Family memoir literature—a sensitive remembrance of the Shoah and the heroism of ordinary people, intended for the youngest readers, the generation of great-grandchildren.
Children’s and Young Adult, Memoir
The true war-time story of Eva Hermannová is told from the perspective of the stuffed toy rabbit that the heroine got for her fourth birthday. The little girl grew up in a harmonious family, her father was the co-owner of a department store in Opava and her mother was an Austrian opera singer, before darkness began to fall over her childhood and adolescence—she was transported to the Theresienstadt concentration camp as a mischling in 1943. The author recounts her heartbreaking time in Theresienstadt with deep comprehension and sensitivity towards child readers. She also focuses on the world-famous production of the opera Brundibár, which the children staged in the camp’s oppressive conditions. Evička, known as Eva as she grew older, returned home at the age of sixteen, and as an adult became the artistic director of opera at Prague’s National Theatre, and had a family of her own.

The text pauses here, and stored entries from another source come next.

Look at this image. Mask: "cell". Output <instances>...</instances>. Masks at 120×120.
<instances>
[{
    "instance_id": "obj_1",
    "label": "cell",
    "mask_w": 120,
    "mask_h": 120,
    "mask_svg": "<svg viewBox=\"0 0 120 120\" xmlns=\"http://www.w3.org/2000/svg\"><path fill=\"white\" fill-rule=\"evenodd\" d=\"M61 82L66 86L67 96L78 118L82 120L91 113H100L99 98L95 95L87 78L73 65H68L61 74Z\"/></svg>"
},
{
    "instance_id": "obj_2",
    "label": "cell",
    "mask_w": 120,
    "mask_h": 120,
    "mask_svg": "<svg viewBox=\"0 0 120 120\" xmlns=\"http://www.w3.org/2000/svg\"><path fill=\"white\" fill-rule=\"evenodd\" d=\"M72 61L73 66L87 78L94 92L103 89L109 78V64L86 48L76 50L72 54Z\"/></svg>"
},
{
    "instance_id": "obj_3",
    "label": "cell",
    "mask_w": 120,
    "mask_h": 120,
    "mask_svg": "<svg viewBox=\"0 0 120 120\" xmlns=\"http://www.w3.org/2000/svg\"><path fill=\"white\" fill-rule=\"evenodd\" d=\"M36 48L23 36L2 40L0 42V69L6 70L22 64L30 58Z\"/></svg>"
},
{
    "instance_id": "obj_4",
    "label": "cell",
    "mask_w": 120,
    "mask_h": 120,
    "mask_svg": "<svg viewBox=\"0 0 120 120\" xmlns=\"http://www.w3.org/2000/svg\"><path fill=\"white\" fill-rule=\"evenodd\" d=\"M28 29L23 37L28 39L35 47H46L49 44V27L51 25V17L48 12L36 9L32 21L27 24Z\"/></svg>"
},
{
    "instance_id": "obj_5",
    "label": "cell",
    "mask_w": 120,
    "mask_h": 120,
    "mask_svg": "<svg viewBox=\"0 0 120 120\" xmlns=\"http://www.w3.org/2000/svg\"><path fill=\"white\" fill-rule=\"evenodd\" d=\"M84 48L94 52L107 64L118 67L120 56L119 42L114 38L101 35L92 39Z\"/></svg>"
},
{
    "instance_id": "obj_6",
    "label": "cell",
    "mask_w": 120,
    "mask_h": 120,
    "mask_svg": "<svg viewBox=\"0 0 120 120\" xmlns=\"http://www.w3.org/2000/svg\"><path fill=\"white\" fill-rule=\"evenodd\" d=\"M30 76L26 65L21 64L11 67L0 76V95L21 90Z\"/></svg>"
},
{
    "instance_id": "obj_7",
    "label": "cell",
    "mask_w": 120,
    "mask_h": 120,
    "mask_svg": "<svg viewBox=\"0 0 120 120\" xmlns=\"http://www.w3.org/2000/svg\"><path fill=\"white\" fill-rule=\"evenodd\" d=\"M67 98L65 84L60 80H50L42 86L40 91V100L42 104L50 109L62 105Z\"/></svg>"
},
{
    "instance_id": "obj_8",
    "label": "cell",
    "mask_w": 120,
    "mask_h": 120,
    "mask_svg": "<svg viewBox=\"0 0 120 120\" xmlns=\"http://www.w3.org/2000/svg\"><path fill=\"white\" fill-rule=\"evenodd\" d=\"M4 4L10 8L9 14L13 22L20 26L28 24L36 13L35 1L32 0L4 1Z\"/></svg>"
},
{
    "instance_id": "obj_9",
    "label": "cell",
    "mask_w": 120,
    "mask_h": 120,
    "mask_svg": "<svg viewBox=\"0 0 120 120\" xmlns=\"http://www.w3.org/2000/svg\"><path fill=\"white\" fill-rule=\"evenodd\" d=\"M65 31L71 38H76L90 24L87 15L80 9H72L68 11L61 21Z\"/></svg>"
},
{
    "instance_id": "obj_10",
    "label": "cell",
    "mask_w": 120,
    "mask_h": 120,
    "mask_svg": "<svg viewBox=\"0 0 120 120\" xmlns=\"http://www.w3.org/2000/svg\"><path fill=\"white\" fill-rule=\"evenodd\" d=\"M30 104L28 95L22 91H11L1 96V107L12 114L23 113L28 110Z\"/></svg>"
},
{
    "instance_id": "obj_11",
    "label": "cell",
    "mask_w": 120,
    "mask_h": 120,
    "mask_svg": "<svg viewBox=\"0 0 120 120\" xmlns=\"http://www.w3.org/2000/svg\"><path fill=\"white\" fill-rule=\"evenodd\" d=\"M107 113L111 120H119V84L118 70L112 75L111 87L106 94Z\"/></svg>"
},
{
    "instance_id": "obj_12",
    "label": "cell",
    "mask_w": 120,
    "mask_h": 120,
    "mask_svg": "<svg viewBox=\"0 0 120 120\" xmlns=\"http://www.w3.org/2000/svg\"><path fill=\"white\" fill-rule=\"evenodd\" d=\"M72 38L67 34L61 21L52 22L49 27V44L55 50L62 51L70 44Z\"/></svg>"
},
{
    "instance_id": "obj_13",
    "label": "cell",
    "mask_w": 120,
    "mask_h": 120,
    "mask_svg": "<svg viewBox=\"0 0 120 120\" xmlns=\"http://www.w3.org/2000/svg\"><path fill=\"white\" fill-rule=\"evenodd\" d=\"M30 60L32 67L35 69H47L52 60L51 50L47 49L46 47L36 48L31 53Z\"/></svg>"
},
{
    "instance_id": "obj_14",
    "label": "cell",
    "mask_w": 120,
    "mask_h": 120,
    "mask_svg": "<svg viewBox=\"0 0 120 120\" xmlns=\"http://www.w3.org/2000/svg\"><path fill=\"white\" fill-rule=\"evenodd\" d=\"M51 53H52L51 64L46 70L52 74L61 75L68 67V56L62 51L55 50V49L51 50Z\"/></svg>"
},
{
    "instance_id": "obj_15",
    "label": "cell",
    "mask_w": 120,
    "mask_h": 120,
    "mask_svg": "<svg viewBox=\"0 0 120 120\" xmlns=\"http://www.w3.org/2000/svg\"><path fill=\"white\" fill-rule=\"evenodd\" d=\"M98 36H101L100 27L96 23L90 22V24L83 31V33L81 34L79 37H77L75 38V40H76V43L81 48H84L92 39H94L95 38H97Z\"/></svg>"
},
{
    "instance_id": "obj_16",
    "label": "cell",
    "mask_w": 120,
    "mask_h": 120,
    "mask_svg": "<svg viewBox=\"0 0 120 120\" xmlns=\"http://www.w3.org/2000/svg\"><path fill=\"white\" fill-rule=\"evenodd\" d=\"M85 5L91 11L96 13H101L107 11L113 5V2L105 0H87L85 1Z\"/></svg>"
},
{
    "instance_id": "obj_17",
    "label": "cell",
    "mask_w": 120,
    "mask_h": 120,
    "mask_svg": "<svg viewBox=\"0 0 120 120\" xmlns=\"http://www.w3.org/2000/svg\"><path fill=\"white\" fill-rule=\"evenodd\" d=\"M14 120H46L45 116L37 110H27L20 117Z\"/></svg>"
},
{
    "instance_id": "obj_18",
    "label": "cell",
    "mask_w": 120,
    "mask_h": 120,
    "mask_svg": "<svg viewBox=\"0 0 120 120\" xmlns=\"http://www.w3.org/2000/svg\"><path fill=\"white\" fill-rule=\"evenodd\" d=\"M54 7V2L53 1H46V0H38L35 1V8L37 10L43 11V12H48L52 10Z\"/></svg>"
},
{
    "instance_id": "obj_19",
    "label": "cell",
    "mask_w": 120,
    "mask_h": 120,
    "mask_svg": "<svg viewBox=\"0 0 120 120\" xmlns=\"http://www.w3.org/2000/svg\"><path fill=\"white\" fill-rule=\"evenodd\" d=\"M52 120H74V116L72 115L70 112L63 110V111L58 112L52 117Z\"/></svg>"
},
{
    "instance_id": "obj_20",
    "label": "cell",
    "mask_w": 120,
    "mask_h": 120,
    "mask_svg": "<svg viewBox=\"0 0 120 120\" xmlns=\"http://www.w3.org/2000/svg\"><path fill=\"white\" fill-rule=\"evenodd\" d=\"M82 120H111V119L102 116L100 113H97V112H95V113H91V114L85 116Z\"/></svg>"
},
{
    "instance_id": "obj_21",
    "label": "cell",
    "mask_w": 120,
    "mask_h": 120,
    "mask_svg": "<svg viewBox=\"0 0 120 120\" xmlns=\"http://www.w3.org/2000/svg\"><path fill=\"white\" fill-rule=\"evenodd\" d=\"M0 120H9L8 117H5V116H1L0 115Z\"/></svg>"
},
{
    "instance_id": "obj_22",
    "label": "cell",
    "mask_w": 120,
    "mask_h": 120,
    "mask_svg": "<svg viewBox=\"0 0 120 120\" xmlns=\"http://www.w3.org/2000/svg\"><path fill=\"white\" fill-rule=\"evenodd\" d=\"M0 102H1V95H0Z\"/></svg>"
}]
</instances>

Linda Marková’s illustrations fittingly alternate cheerful and darker tones, documenting the narrative by Klára Dvořáková, one of the central heroine’s grandchildren. The author was also involved in publishing her grandmother’s memoirs, which came out in 2020 with the title The Last Herrmann Girl – The Road to Theresienstadt (Poslední Herrmannovic holka. Cesta do Terezína) aimed at adult readers.